When I consider how the world has changed over the years (not to mention centuries), it just makes sense that guidance—and this includes religious guidance—needs to be renewed and restated if it is to be relevant and applicable. As a Baha’i I believe that God guides humanity through a succession of Divine Messengers, with Baha’u’llah being the latest:
As the body of man needeth a garment to clothe it, so the body of mankind must needs be adorned with the mantle of justice and wisdom. Its robe is the Revelation vouchsafed unto it by God. Whenever this robe hath fulfilled its purpose, the Almighty will assuredly renew it. For every age requireth a fresh measure of the light of God. Every Divine Revelation hath been sent down in a manner that befitted the circumstances of the age in which it hath appeared. – Baha’u’llah, Gleanings from the Writings of Baha’u’llah, p. 81.
Brain research offers evidence that the trait of curiosity, especially when acted upon over a lifetime, contributes to both brain health and resistance to early-onset dementia. That suggests to me that we are hard-wired to wonder and to never stop growing. While this is still being researched, it offers yet another reason to cultivate curiosity as a lifetime habit.

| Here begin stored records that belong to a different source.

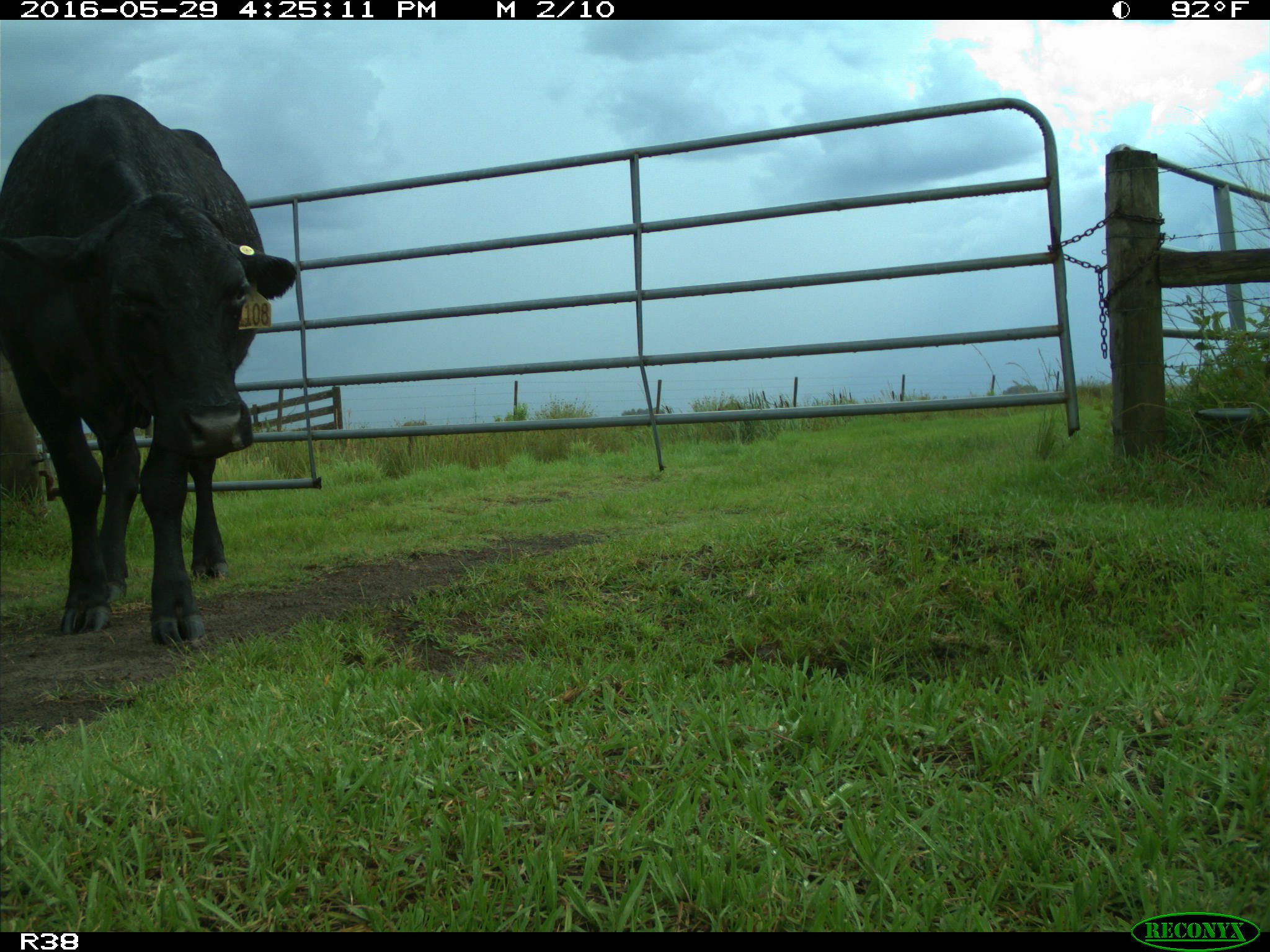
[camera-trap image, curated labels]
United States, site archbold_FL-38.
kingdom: Animalia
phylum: Chordata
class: Mammalia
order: Artiodactyla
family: Bovidae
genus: Bos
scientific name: Bos taurus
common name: domestic cow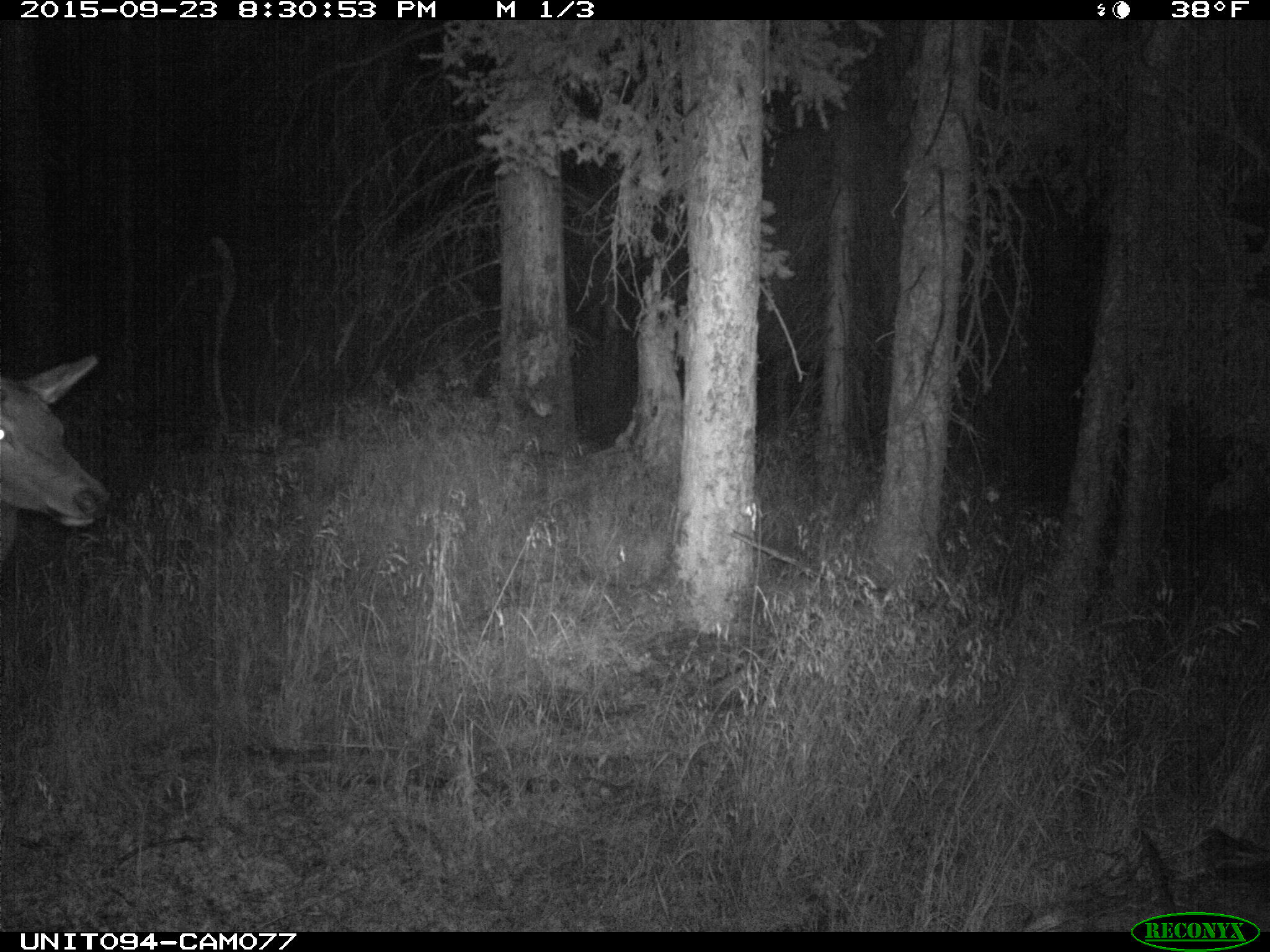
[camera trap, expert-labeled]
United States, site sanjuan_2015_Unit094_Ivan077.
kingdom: Animalia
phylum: Chordata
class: Mammalia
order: Artiodactyla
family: Cervidae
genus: Cervus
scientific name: Cervus elaphus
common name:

When considered on a large scale, we find that curiosity encourages creativity, science, innovation, and the arts. Simple examples include the engineer who devises a new technique; a chemist who discovers the properties of a substance; an artist who works with new materials; and a filmmaker who tries new cameras and lights. Truly the list is endless.
On a smaller, more individualized scale, curiosity can result in new friendships, for example in meeting new neighbors. It can introduce new hobbies and outside interests, as I try something and find it enjoyable. It can offer fresh ideas, as I read a new author or listen to a different radio station. Curiosity keeps me humble, as I witness what others are doing and appreciate it.
Curiosity also opens my mind to new interpretations and insights. I find this happens upon rereading a book or re-watching a film. Frequently a formerly overlooked detail or a clue appears to me. Realizing this is the case keeps me in a state of continuous learning. There is no such thing as being “done”; there is always more to learn and to understand.
The Baha’i teachings make it clear that the ultimate purpose of education is to recognize realities, work toward unity, and experience fellowship with all peoples. Beyond what I can learn that is educational or entertaining, what can I use for the welfare of others? That question deserves further contemplation, and is holy enough even for Einstein.